Awalnya di tempat itu Kiki hanya berjualan jus. Namun, ia melihat ada peluang untuk mendirikan pujasera bagi anak-anak sekolah itu. Kini ia sudah menyekat ruang untuk 10 konter dengan luas masing-masing 1 x 1,5 meter, biayanya Rp 500.000. Lantaran mengincar pangsa anak sekolahan, konsep food court dan harga jajanan tentu disesuaikan. Paling tidak untuk harga harus di bawah goceng. Makanya biaya sewa yang dipasang Kiki tidak sebesar Pondok 1000 rasa. "Paling Rp 200.000 sebulan," kata Kiki.
Ia optimistis bisa segera mewujudkan usahanya itu. Menurut Ryan, selain lokasi yang pas, kunci keberhasilan membuka food court rumahan adalah bagaimana meyakinkan orang. "Saya kan enggak punya apa-apa, hanya konsep yang ada di otak," bebernya. Umumnya food court di lokasi perkantoran, sekolah, dan kampus buka hari Senin sampai Sabtu. Adanya pujasera rumahan ini tentu saja menguntungkan kedua belah pihak. Si pemilik memperoleh penghasilan, sedangkan pedagang dan pembeli mendapatkan kenyamanan.

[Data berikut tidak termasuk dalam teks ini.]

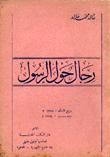 رجال حول الرسول 4/1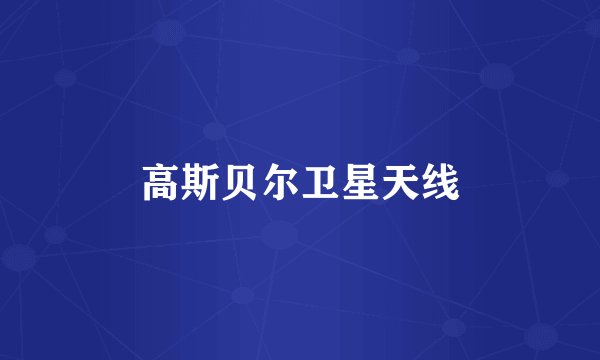 高斯贝尔卫星天线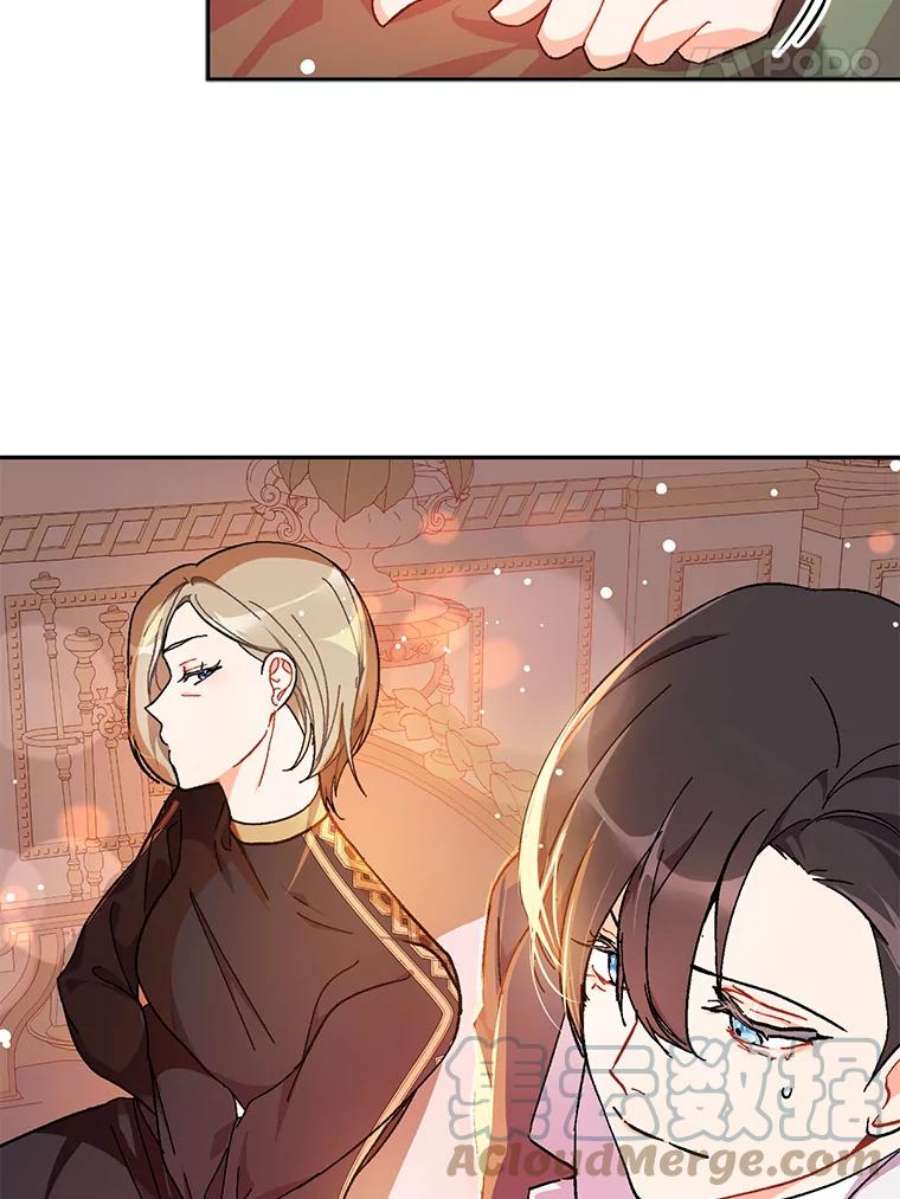 没想勾引男主39.宴会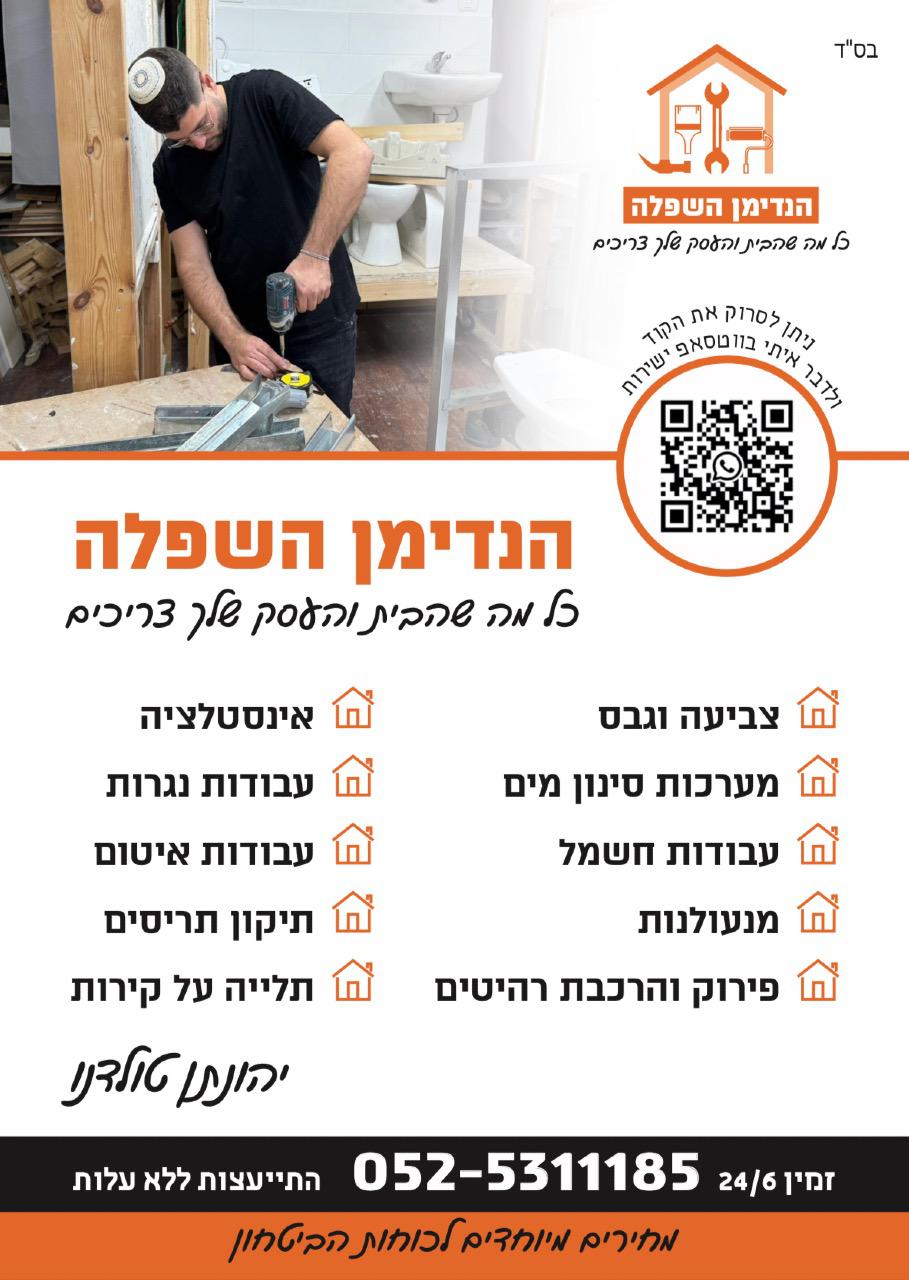 הנדימן השפלה - אזור השפלה - הנדימן | איזי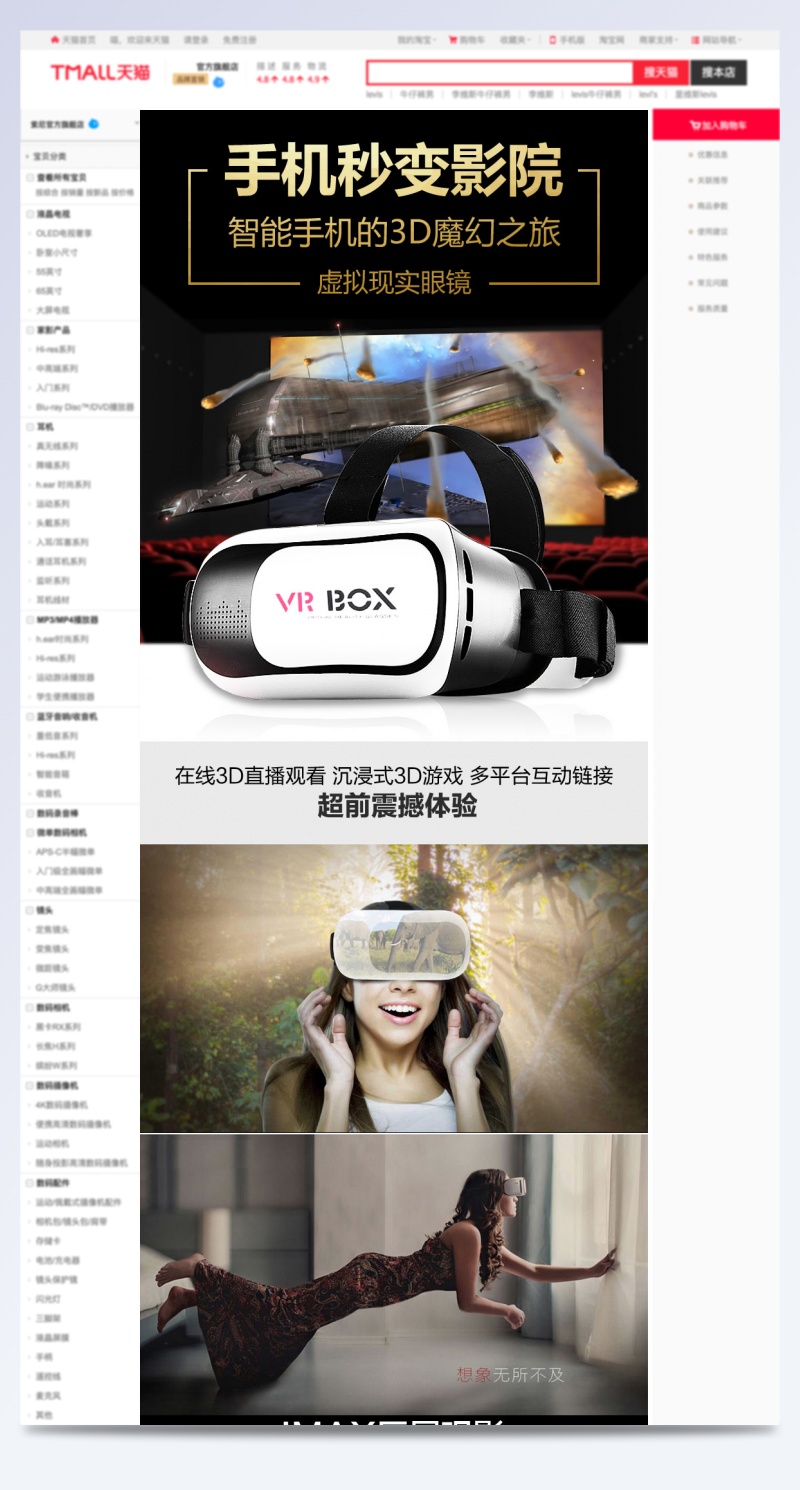 淘宝VR眼镜详情页设计模板PSD素材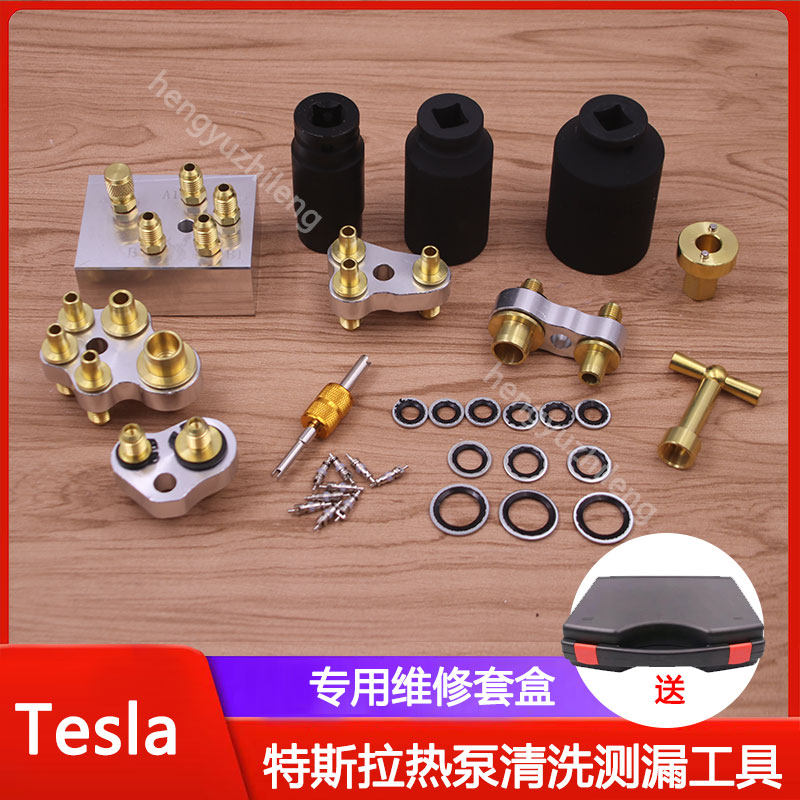 特斯拉Model3/Y热泵清洗测量套盒
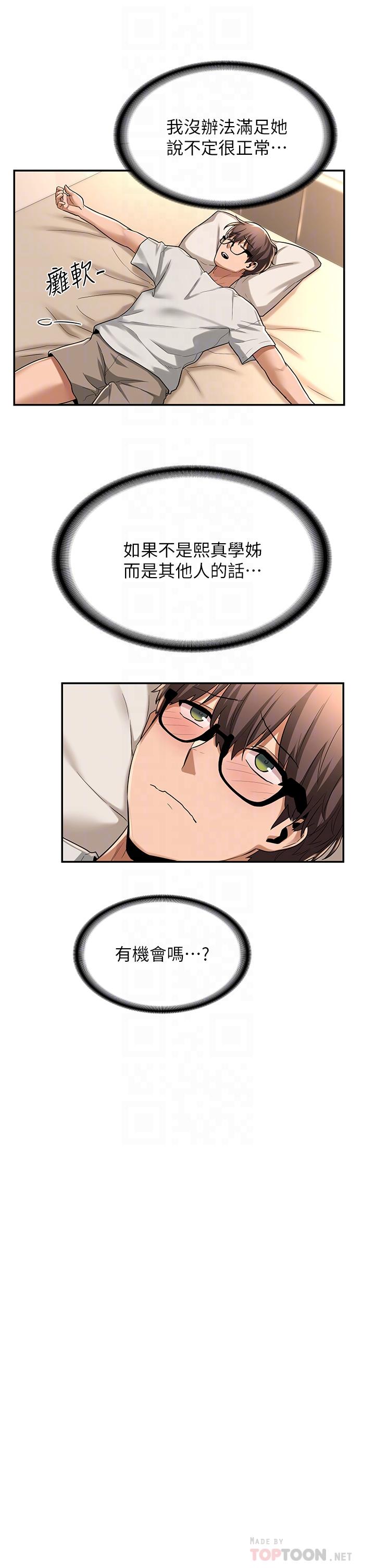 第13話-熟女的肉感胴體 - 第16.jpg页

Pemilik pujasera sudah menanggung seluruh biaya yang biasa dikeluarkan oleh para pedagang. Artinya, pemilik harus menanggung biaya listrik, biaya keamanan, kebersihan dan biaya tetek bengek lainnya. Jadi, pedagang tak perlu pusing-pusing lagi.Bayangkan kalau pedagang berkeliaran dengan tenda-tenda di pinggir jalan. Sudah dipalaki preman dan aparat, para pedagang juga mesti siap kalau tramtib yang terkenal galak-galak mengusir mereka. Kalau sudah begini, seenak apa pun makanan yang disajikan, para pejajan bisa merasa tak nyaman.